Welcome to Java
Welcome to Java

Long before Sun Microsystems invented Java, it already existed. If you haven't guessed already, the island of Java since long ago, produces excellent coffee beans. Coffee connoisseurs from all over the world are invited to taste the "Kopi Tubruk" or, for the select few among you, "Kopi Luwak" (email us if you are truly interested in what the fuss is all about with Kopi Luwak).

The people of Java are interpretive, or so they say. If we may make a generalization, they are quiet, polite, and reserved. There are several ethnicities native to Java, from the Betawi people on the Western end of the island, to the Sunda people in the center of West Java, the Javanese, spread all over the island, and the Maduranese in the island of Madura off the coast of Surabaya.

Geopolitically, the island is divided into five states:

As you can see from the penetration of Starbucks and company in the U.S., Java is Culture.
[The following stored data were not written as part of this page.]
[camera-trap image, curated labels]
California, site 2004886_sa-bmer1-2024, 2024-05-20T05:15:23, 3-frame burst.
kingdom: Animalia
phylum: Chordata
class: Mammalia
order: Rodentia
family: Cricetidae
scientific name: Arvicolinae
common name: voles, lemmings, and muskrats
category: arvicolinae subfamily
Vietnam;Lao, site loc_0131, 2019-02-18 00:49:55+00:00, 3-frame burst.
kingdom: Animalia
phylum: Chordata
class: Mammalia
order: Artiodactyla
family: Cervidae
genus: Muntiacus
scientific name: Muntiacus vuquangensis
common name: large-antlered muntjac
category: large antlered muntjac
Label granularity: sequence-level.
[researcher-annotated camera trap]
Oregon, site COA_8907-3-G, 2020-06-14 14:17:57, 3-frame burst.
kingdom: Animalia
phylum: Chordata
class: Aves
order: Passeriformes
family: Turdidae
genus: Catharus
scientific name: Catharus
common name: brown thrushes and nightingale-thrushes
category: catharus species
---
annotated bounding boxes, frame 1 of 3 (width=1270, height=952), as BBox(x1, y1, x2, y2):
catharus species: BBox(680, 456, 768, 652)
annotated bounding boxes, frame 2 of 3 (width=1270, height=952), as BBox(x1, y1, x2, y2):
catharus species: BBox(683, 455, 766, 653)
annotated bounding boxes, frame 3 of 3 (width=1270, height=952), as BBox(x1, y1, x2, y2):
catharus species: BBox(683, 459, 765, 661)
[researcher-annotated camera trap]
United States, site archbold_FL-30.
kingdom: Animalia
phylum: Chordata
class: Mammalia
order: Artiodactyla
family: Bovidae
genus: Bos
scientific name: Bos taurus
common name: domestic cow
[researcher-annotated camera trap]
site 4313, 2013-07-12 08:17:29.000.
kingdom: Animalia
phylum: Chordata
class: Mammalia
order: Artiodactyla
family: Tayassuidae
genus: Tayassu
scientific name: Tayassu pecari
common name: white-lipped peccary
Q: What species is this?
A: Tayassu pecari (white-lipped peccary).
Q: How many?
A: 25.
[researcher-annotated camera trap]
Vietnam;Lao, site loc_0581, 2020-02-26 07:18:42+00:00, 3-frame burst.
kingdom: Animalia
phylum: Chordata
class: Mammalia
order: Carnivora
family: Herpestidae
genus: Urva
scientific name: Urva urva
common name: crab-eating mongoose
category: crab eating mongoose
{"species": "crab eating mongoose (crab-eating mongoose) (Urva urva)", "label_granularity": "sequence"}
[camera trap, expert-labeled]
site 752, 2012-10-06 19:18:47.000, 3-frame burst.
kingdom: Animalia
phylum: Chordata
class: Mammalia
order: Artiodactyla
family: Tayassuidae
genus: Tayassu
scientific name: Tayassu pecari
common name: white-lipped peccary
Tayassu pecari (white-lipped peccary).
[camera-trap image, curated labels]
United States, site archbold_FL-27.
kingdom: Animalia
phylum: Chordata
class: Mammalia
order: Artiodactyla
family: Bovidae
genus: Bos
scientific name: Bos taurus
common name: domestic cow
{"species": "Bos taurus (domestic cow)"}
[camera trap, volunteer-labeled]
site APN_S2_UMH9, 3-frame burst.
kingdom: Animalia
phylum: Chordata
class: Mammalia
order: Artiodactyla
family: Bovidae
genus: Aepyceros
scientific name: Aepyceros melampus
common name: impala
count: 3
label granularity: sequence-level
How many places on this planet can claim ancestry all the way to the Pithecantropus Erectus, discovered by Dubois in Trinil, a small village near Ngawi in East Java ? And Mr. P.E. was not alone; the island of Java is remarkably rich in fossil remains of homo erectus, the ancestors of modern mankind believed to roam the island around 1.6 million to 250 thousand years ago. Some 20 different individuals have been discovered in Solo and Mojokerto.

If we fast forward several hundred thousand years, Javanese kingdoms can be dated as far back to the 4th century AD. The Srivijaya Empire, the first kingdom to rule most of modern Indonesia today, also ruled most of Java circa 800. The Majapahit Empire followed around the 13th to the 16th centuries to be the unifying kingdom of Java. These two empires, as well as dozens of other little kingdoms in Java, and interacting with the many waves of external influences coming from religious and trader cultures from Persia, China, and Europe, have left legacies of deep culture and tradition in Java and its people. The magnicifent temples of the Prambanan or Borobudur are two tokens of this rich historical background.

Modern Javanese culture is equally rich, with much of the tradition still practiced. The music of gamelan orchestra, solemnly accompanying the gracefulness of the dancers or furiously depicting the fiery fights of Pandawa in Mahabrata are all testament to the fabric of cultural wealth that comprises Java today.